Task to complete
Make an exact copy of all the data.

[Stored items]
==================================================
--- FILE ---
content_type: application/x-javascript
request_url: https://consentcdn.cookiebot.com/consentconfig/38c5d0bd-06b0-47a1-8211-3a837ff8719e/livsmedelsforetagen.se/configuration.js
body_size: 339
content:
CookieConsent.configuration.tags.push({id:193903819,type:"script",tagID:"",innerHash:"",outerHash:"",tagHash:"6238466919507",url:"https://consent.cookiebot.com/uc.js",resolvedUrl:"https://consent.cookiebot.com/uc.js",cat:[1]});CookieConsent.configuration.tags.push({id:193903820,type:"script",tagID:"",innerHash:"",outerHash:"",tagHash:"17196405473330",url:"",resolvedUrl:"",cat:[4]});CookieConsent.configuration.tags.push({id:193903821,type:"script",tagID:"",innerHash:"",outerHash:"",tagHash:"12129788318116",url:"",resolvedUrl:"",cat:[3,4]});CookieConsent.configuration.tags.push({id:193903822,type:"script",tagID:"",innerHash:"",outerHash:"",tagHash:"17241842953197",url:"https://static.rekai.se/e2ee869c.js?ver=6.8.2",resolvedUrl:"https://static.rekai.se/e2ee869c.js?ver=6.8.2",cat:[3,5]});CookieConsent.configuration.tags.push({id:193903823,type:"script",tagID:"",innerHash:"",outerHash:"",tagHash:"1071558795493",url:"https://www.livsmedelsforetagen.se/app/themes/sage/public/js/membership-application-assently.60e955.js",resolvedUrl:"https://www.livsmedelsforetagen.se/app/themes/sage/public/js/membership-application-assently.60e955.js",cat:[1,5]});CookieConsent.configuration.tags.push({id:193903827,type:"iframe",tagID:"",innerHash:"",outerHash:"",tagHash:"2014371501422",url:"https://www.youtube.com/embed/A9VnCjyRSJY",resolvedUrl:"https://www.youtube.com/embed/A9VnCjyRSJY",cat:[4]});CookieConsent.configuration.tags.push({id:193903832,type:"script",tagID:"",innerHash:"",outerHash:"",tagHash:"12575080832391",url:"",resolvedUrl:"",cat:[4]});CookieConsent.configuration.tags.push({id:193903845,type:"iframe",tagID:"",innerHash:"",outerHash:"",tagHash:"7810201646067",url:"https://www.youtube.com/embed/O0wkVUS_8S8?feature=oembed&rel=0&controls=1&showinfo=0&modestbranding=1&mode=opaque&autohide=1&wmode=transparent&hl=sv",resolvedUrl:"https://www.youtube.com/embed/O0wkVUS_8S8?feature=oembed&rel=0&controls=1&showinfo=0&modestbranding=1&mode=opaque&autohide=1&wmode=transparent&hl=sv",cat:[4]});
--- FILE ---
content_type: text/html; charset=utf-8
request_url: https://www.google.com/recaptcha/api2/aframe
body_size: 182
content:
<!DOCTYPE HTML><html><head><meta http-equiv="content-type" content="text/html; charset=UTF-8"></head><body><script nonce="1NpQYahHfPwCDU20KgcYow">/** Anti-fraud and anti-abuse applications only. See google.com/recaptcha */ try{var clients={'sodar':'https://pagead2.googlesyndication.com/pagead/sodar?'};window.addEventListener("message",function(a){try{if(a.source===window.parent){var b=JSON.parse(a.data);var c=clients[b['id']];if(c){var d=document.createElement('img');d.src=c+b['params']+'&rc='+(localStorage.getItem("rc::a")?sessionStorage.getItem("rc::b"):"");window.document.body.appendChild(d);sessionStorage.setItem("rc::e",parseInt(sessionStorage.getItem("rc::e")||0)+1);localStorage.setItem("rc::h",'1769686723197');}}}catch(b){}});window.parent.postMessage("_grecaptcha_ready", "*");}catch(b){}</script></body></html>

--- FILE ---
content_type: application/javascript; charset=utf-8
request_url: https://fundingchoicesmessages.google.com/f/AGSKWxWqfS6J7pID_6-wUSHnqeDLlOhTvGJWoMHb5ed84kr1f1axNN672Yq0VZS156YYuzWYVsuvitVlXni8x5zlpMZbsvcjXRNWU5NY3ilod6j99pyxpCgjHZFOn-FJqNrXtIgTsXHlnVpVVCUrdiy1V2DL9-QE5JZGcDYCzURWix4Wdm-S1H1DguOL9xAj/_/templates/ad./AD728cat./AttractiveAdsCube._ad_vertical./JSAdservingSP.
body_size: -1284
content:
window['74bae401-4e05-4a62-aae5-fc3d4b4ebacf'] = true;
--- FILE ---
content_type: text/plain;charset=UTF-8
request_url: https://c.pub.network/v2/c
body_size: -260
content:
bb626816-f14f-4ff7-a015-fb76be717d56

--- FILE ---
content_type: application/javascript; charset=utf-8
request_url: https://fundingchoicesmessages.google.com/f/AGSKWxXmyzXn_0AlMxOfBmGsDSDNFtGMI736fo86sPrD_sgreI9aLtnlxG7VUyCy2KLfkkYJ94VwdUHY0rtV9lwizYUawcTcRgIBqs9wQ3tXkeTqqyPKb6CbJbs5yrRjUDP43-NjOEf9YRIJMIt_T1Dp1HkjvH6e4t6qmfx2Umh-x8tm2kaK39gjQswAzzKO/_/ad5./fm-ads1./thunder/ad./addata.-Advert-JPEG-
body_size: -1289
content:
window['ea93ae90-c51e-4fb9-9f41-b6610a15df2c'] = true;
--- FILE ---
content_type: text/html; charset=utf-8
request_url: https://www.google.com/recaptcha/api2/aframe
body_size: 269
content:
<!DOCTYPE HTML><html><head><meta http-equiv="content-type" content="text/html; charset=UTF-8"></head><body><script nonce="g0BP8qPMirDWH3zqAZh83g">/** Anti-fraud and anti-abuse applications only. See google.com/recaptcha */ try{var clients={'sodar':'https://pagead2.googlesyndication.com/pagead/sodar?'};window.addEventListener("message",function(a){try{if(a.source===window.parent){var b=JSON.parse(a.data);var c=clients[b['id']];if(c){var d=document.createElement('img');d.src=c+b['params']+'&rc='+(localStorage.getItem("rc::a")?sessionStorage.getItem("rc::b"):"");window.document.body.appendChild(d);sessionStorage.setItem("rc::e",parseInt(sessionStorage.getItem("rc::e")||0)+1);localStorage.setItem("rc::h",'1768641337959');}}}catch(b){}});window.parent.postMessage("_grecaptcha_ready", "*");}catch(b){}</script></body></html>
==================================================
Solved exercise
--- FILE ---
content_type: application/x-javascript
request_url: https://consentcdn.cookiebot.com/consentconfig/38c5d0bd-06b0-47a1-8211-3a837ff8719e/livsmedelsforetagen.se/configuration.js
body_size: 339
content:
CookieConsent.configuration.tags.push({id:193903819,type:"script",tagID:"",innerHash:"",outerHash:"",tagHash:"6238466919507",url:"https://consent.cookiebot.com/uc.js",resolvedUrl:"https://consent.cookiebot.com/uc.js",cat:[1]});CookieConsent.configuration.tags.push({id:193903820,type:"script",tagID:"",innerHash:"",outerHash:"",tagHash:"17196405473330",url:"",resolvedUrl:"",cat:[4]});CookieConsent.configuration.tags.push({id:193903821,type:"script",tagID:"",innerHash:"",outerHash:"",tagHash:"12129788318116",url:"",resolvedUrl:"",cat:[3,4]});CookieConsent.configuration.tags.push({id:193903822,type:"script",tagID:"",innerHash:"",outerHash:"",tagHash:"17241842953197",url:"https://static.rekai.se/e2ee869c.js?ver=6.8.2",resolvedUrl:"https://static.rekai.se/e2ee869c.js?ver=6.8.2",cat:[3,5]});CookieConsent.configuration.tags.push({id:193903823,type:"script",tagID:"",innerHash:"",outerHash:"",tagHash:"1071558795493",url:"https://www.livsmedelsforetagen.se/app/themes/sage/public/js/membership-application-assently.60e955.js",resolvedUrl:"https://www.livsmedelsforetagen.se/app/themes/sage/public/js/membership-application-assently.60e955.js",cat:[1,5]});CookieConsent.configuration.tags.push({id:193903827,type:"iframe",tagID:"",innerHash:"",outerHash:"",tagHash:"2014371501422",url:"https://www.youtube.com/embed/A9VnCjyRSJY",resolvedUrl:"https://www.youtube.com/embed/A9VnCjyRSJY",cat:[4]});CookieConsent.configuration.tags.push({id:193903832,type:"script",tagID:"",innerHash:"",outerHash:"",tagHash:"12575080832391",url:"",resolvedUrl:"",cat:[4]});CookieConsent.configuration.tags.push({id:193903845,type:"iframe",tagID:"",innerHash:"",outerHash:"",tagHash:"7810201646067",url:"https://www.youtube.com/embed/O0wkVUS_8S8?feature=oembed&rel=0&controls=1&showinfo=0&modestbranding=1&mode=opaque&autohide=1&wmode=transparent&hl=sv",resolvedUrl:"https://www.youtube.com/embed/O0wkVUS_8S8?feature=oembed&rel=0&controls=1&showinfo=0&modestbranding=1&mode=opaque&autohide=1&wmode=transparent&hl=sv",cat:[4]});
--- FILE ---
content_type: text/html; charset=utf-8
request_url: https://www.google.com/recaptcha/api2/aframe
body_size: 182
content:
<!DOCTYPE HTML><html><head><meta http-equiv="content-type" content="text/html; charset=UTF-8"></head><body><script nonce="1NpQYahHfPwCDU20KgcYow">/** Anti-fraud and anti-abuse applications only. See google.com/recaptcha */ try{var clients={'sodar':'https://pagead2.googlesyndication.com/pagead/sodar?'};window.addEventListener("message",function(a){try{if(a.source===window.parent){var b=JSON.parse(a.data);var c=clients[b['id']];if(c){var d=document.createElement('img');d.src=c+b['params']+'&rc='+(localStorage.getItem("rc::a")?sessionStorage.getItem("rc::b"):"");window.document.body.appendChild(d);sessionStorage.setItem("rc::e",parseInt(sessionStorage.getItem("rc::e")||0)+1);localStorage.setItem("rc::h",'1769686723197');}}}catch(b){}});window.parent.postMessage("_grecaptcha_ready", "*");}catch(b){}</script></body></html>

--- FILE ---
content_type: application/javascript; charset=utf-8
request_url: https://fundingchoicesmessages.google.com/f/AGSKWxWqfS6J7pID_6-wUSHnqeDLlOhTvGJWoMHb5ed84kr1f1axNN672Yq0VZS156YYuzWYVsuvitVlXni8x5zlpMZbsvcjXRNWU5NY3ilod6j99pyxpCgjHZFOn-FJqNrXtIgTsXHlnVpVVCUrdiy1V2DL9-QE5JZGcDYCzURWix4Wdm-S1H1DguOL9xAj/_/templates/ad./AD728cat./AttractiveAdsCube._ad_vertical./JSAdservingSP.
body_size: -1284
content:
window['74bae401-4e05-4a62-aae5-fc3d4b4ebacf'] = true;
--- FILE ---
content_type: text/plain;charset=UTF-8
request_url: https://c.pub.network/v2/c
body_size: -260
content:
bb626816-f14f-4ff7-a015-fb76be717d56

--- FILE ---
content_type: application/javascript; charset=utf-8
request_url: https://fundingchoicesmessages.google.com/f/AGSKWxXmyzXn_0AlMxOfBmGsDSDNFtGMI736fo86sPrD_sgreI9aLtnlxG7VUyCy2KLfkkYJ94VwdUHY0rtV9lwizYUawcTcRgIBqs9wQ3tXkeTqqyPKb6CbJbs5yrRjUDP43-NjOEf9YRIJMIt_T1Dp1HkjvH6e4t6qmfx2Umh-x8tm2kaK39gjQswAzzKO/_/ad5./fm-ads1./thunder/ad./addata.-Advert-JPEG-
body_size: -1289
content:
window['ea93ae90-c51e-4fb9-9f41-b6610a15df2c'] = true;
--- FILE ---
content_type: text/html; charset=utf-8
request_url: https://www.google.com/recaptcha/api2/aframe
body_size: 269
content:
<!DOCTYPE HTML><html><head><meta http-equiv="content-type" content="text/html; charset=UTF-8"></head><body><script nonce="g0BP8qPMirDWH3zqAZh83g">/** Anti-fraud and anti-abuse applications only. See google.com/recaptcha */ try{var clients={'sodar':'https://pagead2.googlesyndication.com/pagead/sodar?'};window.addEventListener("message",function(a){try{if(a.source===window.parent){var b=JSON.parse(a.data);var c=clients[b['id']];if(c){var d=document.createElement('img');d.src=c+b['params']+'&rc='+(localStorage.getItem("rc::a")?sessionStorage.getItem("rc::b"):"");window.document.body.appendChild(d);sessionStorage.setItem("rc::e",parseInt(sessionStorage.getItem("rc::e")||0)+1);localStorage.setItem("rc::h",'1768641337959');}}}catch(b){}});window.parent.postMessage("_grecaptcha_ready", "*");}catch(b){}</script></body></html>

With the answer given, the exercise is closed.